The pair will mate, then the female lays 1 egg per day until the clutch is complete. Most songbirds lay 3-6 eggs. She usually lays the egg in the morning and does not stay near the nest the rest of the time. So if you see 2, or 3, or 4 eggs in a nest and no birds around, it does not mean it is abandoned, chances are the female will come back the next day and lay another egg until she has a complete clutch.


Then and only then, incubation begins. She will sit on the nest full time, taking brief breaks to feed, until the eggs hatch.

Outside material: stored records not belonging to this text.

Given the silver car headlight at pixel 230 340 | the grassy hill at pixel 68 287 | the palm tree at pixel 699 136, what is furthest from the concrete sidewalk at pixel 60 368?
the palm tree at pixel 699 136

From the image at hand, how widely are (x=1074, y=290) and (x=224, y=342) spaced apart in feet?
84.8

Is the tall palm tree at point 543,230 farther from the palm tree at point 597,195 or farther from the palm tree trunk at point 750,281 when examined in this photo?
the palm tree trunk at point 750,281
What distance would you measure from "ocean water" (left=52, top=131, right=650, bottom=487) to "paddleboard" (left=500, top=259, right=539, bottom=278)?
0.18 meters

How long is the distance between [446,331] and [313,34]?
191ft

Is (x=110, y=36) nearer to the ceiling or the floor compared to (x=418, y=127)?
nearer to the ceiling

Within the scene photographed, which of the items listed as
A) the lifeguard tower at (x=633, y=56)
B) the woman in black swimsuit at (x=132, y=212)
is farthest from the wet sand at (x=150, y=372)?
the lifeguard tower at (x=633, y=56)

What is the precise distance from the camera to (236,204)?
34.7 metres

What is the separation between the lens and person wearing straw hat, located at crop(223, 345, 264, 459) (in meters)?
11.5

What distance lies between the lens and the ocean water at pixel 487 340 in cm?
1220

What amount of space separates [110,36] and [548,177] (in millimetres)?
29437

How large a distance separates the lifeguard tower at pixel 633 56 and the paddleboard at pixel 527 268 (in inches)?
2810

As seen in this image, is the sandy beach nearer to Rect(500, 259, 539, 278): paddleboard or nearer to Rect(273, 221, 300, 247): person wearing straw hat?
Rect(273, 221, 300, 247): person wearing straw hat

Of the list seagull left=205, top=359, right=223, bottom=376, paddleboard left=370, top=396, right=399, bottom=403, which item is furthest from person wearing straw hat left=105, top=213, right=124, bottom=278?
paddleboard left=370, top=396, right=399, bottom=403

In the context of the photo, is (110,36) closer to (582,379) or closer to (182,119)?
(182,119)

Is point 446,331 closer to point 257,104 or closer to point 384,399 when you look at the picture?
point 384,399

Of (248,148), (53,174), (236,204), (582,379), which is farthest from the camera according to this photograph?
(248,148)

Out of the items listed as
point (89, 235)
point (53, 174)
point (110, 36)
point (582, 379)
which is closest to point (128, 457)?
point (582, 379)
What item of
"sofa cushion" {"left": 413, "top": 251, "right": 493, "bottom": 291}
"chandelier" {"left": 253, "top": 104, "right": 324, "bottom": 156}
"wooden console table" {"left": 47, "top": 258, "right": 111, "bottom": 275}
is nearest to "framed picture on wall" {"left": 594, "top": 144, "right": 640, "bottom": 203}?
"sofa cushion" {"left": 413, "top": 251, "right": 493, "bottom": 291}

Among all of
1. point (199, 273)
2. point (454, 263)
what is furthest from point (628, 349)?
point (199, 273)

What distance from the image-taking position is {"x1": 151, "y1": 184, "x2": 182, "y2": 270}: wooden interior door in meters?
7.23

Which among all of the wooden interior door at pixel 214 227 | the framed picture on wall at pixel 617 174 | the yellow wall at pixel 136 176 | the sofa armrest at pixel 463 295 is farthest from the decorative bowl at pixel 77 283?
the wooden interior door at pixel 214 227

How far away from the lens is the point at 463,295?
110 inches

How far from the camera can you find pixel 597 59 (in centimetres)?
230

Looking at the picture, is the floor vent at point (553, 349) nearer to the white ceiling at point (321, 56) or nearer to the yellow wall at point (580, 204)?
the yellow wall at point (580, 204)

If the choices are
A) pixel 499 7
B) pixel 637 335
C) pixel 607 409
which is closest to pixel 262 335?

Incubation is done mostly by the female and usually lasts about 12 to 14 days. During this time the female is quiet and the male stays somewhat near and does not sing.


When the eggs hatch both parents become very active bringing food to the nest. They carry away from the nest fecal sacs, little white packages that are the droppings of the young. This keeps the nest clean. The young, called nestlings, stay in the nest for about 12-14 days (longer for birds thart nest in birdhouses). The young at first have very few feathers. Then they have "pin feathers", feathers enclosed in sheathes. By the time they are ready to leave, the feathers have broken out of the sheathes, the young are fully feathered, and they call loudly.


If during the breeding cycle, one of the parents dies, the other parent will continue to try and raise the young by themselves and often they are successful. If it is during incubation and the female dies, the male cannot incubate and raise the young. In any case, the remaining parent will try and get a new mate as soon as possible.


When the young "fledge", or leave the nest they are called "fledglings". At first they may not be able to fly that well and for the first few days stay in the vicinicy of the nest. They are still fed by the parents for another several weeks. The fledglings often stay scattered in trees and call constantly. So if you hear constant chirping and see adult birds carrying food to different bushes or trees, chances are they are feeding fledglings. During the fledgling phase the adults may start a new brood. The male may sing again, mate with the female, and she will start a new clutch of eggs. even while he is still feeding fledglings from the first brood. The fledglings will eventually learn to feed themselves and the parents stop feeding them, and so the whole thing starts over. Many birds can have 2 or even more broods a season, especially in warmer climates.